◆ Selected text:
Silence is scary, especially when it comes to God.

Have I done something wrong? Am I not trying hard enough? Is there a point I’m missing?

Silence is scary, but it’s not as lonely as you might believe. Everyone experiences it, and most likely, there are people around you right now who are walking through it just like you.

Today’s post comes from Johannah Riemenschneider from her blog @johannahruth on She talks about silence, what it means, and what to do with it:

“I’ve made up my mind; I’m never going back.”

Let’s talk about when God feels silent or still in our lives.

A dry season, a desert season — whatever you want to call it, if you’re a Christian, you’re familiar with it.

There are two reoccurring theories I’ve heard regarding God’s silence:

The first is that it’s a wake-up call of sorts for us to acknowledge and take care of existing sin in our lives. A dry season may mean that we need to reexamine our hearts, confess, repent, and restart.

◆ Short task: Reproduce word for word everything in the post on God's silence from "Silence is scary, but" down to "still in our lives.".

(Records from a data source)
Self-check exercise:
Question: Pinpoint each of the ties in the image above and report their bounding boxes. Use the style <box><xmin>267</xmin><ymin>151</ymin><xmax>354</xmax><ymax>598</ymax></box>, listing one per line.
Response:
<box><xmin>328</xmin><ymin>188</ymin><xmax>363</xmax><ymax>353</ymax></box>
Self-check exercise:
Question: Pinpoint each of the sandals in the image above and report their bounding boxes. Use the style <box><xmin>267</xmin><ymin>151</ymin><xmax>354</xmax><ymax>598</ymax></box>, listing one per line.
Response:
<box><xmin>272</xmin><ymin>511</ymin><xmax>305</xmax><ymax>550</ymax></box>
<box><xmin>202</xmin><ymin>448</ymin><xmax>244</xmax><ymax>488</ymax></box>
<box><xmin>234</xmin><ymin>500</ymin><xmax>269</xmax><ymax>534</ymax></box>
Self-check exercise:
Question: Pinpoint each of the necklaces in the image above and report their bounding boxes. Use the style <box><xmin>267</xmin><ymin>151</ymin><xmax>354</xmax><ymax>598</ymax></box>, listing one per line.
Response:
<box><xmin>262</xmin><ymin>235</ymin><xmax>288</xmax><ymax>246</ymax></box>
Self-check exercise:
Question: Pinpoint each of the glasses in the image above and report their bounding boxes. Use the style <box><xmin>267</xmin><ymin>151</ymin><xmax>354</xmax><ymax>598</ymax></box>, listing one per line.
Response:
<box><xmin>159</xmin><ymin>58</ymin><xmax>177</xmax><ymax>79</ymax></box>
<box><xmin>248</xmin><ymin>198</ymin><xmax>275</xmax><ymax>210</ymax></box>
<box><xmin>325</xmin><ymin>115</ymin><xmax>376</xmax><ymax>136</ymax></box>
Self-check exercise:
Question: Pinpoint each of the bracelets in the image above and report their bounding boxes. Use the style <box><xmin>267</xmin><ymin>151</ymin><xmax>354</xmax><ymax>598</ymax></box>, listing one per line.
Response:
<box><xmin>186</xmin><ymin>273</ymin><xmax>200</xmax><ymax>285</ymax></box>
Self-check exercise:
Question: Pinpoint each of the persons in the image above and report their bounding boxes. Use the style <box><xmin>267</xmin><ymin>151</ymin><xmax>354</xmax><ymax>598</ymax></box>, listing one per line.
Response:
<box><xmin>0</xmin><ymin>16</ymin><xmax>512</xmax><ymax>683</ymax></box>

◆ Task solution:
Silence is scary, but it’s not as lonely as you might believe. Everyone experiences it, and most likely, there are people around you right now who are walking through it just like you.

Today’s post comes from Johannah Riemenschneider from her blog @johannahruth on She talks about silence, what it means, and what to do with it:

“I’ve made up my mind; I’m never going back.”

Let’s talk about when God feels silent or still in our lives.